To do: The reply should hold every line of the data below, unchanged, and none of the pictures.

Data block:
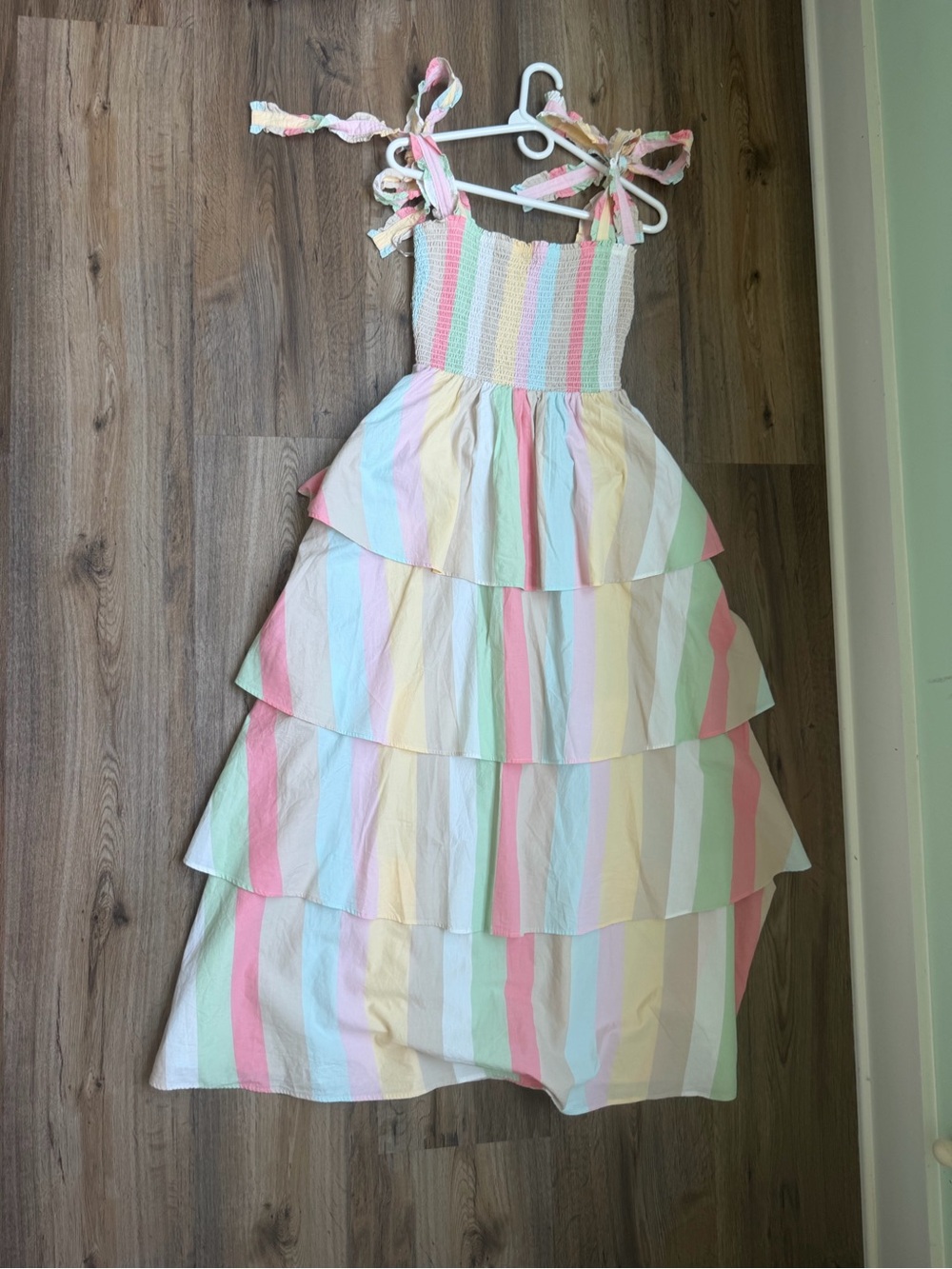 crown & ivy Girls Tiered Maxi Sundress - Pink, Yellow, Mint & Cream
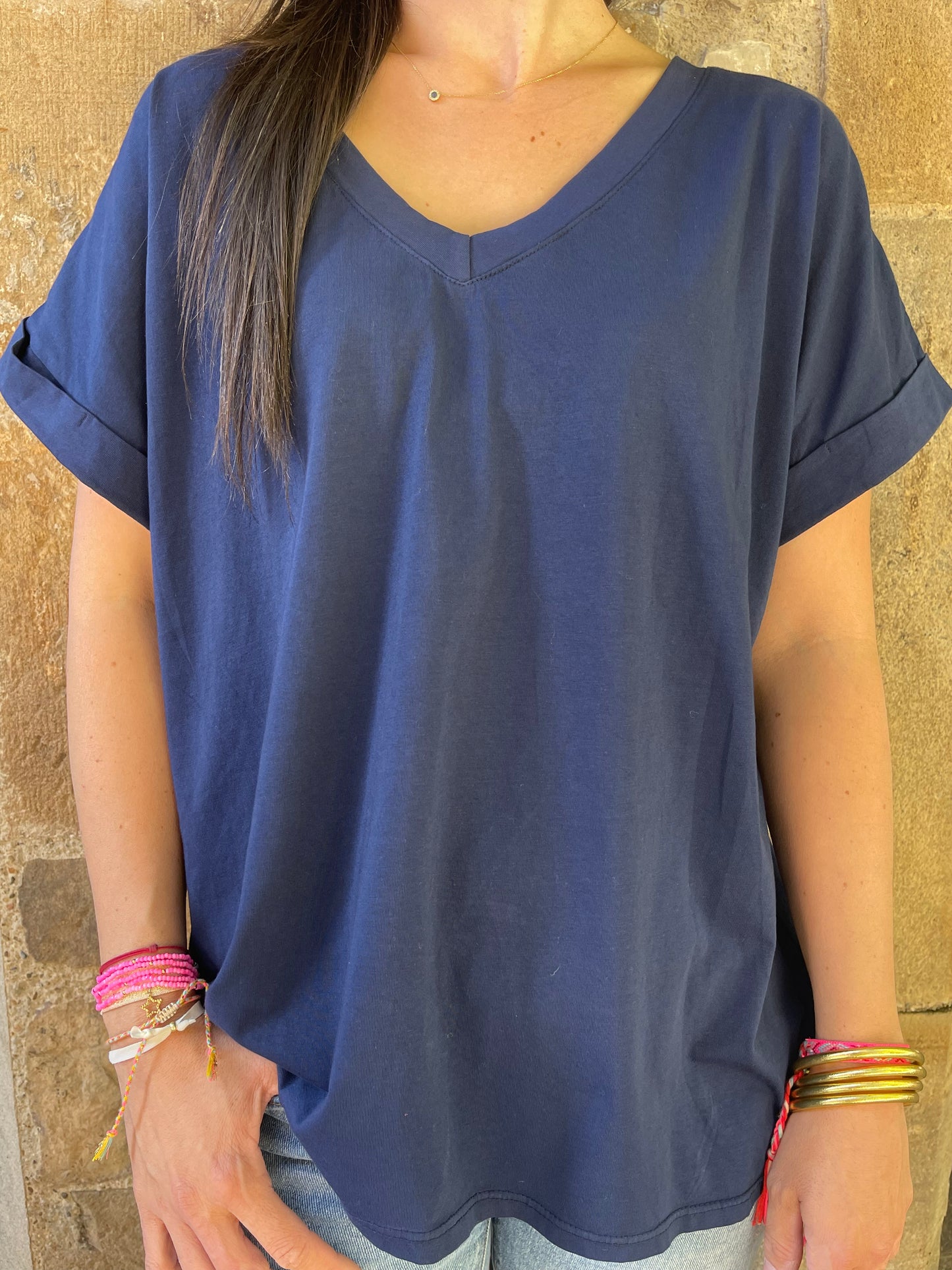 T-shirt SMILE - Bleu marine Marguerite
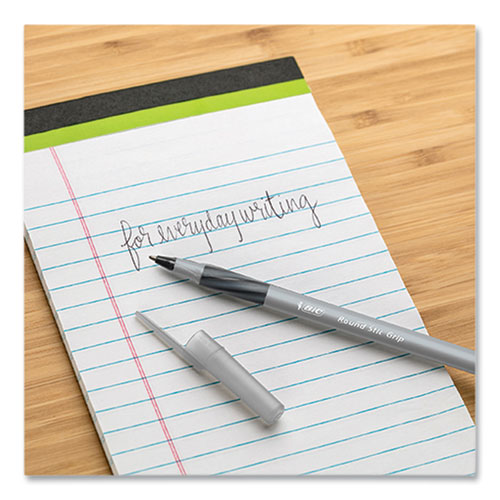 Image of BIC® Round Stic Grip Xtra Comfort Ballpoint Pen, Stick, Medium 1 mm, Black Ink, Gray/Black Barrel, 144/Pack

Expected output:
 crown & ivy Girls Tiered Maxi Sundress - Pink, Yellow, Mint & Cream
 T-shirt SMILE - Bleu marine Marguerite
 Image of BIC® Round Stic Grip Xtra Comfort Ballpoint Pen, Stick, Medium 1 mm, Black Ink, Gray/Black Barrel, 144/Pack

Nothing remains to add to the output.